面对人们的指指点点和好奇询问,郭红霞都闭口不说,闭门不出,好像做错事情的是她自己一般。
郭红霞是个很要面子的人,大儿子是他的骄傲和荣光,是十里八乡都出名的有出息的人家。如今小儿子又以另外的一种方式出名,也是这样的轰轰烈烈,如雷贯耳。
这种天差地别的对比真像是一种讽刺和笑话。
考虑了一会儿,我趁着晚上人们都准备睡觉的时间,拿着酒和菜去敲了郭红霞家的门。
“是谁?干啥?滚远点,我不想骂人,别惹你姑奶奶我。”郭红霞压低声音的大骂着。
“嫂子,是我金花。找你喝酒。”我隔着门缝低声回答。
郭红霞听到声音,拿着手电筒对着门缝照了一下,看了两眼,才打开房门。
“我以为是别人来看笑话的,说话不经大脑,对不住啊。”郭红霞面带窘迫的说。
“没啥,你咋不开灯?是太久不在家没交电费被断电了吧?明天我去给你把电费交上,把闸拉上。今晚你先凑合用蜡烛吧,我给你带了蜡烛。”我平淡的对着郭红霞说着。
拿出了酒和菜,不擅长做饭的我是一锅乱炖,炖熟了拿着大盆子装着走过来的。
郭红霞看着酒和菜,眼泪控制不住的流出来,下午才到家,躲着不敢出门,家里乱糟糟的乱,一时半会没心情收拾和做饭,肚子是饿着的。

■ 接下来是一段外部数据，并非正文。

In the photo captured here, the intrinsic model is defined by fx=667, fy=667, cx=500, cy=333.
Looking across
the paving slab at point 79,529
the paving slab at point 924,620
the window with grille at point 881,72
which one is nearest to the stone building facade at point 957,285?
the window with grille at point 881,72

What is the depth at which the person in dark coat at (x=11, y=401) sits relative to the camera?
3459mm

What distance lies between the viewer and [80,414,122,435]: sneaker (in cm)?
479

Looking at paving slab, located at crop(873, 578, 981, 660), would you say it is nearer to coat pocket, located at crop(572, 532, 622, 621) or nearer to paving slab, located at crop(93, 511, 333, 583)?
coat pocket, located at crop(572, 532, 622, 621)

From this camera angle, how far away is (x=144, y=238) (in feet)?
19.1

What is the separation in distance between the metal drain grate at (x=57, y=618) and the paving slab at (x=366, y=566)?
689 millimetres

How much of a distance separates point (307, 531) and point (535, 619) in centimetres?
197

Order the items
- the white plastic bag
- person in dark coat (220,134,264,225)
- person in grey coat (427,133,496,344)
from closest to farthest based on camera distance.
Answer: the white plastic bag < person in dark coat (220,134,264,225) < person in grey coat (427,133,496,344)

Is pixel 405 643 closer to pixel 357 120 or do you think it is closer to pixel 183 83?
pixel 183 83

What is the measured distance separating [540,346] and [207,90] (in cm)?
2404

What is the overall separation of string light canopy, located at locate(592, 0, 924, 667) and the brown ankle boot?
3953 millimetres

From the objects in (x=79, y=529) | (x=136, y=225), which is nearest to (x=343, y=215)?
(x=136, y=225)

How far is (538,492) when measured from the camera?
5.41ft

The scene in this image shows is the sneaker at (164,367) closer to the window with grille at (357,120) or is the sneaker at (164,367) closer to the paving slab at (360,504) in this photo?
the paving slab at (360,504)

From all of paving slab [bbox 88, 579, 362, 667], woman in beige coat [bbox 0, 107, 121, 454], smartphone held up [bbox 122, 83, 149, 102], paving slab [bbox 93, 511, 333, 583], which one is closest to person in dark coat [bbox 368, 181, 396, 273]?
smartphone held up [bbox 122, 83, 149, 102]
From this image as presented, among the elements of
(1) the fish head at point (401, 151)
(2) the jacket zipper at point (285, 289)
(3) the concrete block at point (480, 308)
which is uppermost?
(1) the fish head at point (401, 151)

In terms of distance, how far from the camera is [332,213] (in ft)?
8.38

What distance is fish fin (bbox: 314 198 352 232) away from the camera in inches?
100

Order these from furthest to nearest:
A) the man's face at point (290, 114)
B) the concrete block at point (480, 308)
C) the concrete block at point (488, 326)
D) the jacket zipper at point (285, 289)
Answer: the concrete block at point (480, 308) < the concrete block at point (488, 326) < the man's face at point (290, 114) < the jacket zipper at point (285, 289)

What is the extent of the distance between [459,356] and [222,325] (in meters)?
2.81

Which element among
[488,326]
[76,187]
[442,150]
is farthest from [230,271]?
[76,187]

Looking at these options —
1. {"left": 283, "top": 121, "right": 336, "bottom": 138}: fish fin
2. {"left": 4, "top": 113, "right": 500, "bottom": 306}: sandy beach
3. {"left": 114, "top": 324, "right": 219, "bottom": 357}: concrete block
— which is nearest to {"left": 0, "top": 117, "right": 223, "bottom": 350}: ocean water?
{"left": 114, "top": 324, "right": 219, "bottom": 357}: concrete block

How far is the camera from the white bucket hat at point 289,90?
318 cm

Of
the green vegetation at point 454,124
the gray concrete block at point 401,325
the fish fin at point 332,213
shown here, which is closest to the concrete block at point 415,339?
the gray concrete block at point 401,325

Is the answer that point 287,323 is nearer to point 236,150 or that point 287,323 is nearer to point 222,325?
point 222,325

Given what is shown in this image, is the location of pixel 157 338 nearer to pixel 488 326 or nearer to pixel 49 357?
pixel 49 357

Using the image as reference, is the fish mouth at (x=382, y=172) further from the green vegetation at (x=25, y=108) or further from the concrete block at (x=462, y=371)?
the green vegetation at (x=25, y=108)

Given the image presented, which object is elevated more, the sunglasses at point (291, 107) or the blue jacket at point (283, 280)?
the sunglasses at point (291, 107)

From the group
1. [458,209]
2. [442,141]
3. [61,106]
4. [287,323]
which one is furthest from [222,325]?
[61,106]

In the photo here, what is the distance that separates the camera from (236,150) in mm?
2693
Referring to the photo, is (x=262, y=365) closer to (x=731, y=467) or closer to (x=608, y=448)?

“快吃吧,白天我在招呼着盖房子,趁着晚上天黑才做好饭,咱俩一起吃饭。香”我带着解释的说。
“我还真的是饿了,坐车晕车一整天都没吃东西了。金花,你真好,比我妯娌好多了。”郭红霞边说边吃了起来。
我俩埋头吃饭,垫了肚子之后,顺便喝起白酒来。暂时的沉默反而更加的默契和亲近。小酒杯一杯接一杯的喝起来,喝的身体暖呵呵的,喝的内心热腾腾的。
“你说耀辉弟弟那个混小子,咋能跟着社会上的人瞎溜达,别人提意见干坏事,他胆子小不敢上,但是还是因为没有离开和报警,被当成同伙了。说他冤枉也不算冤枉,说他不冤枉他确实没打几下,没下狠手。”郭红霞带着泪水说。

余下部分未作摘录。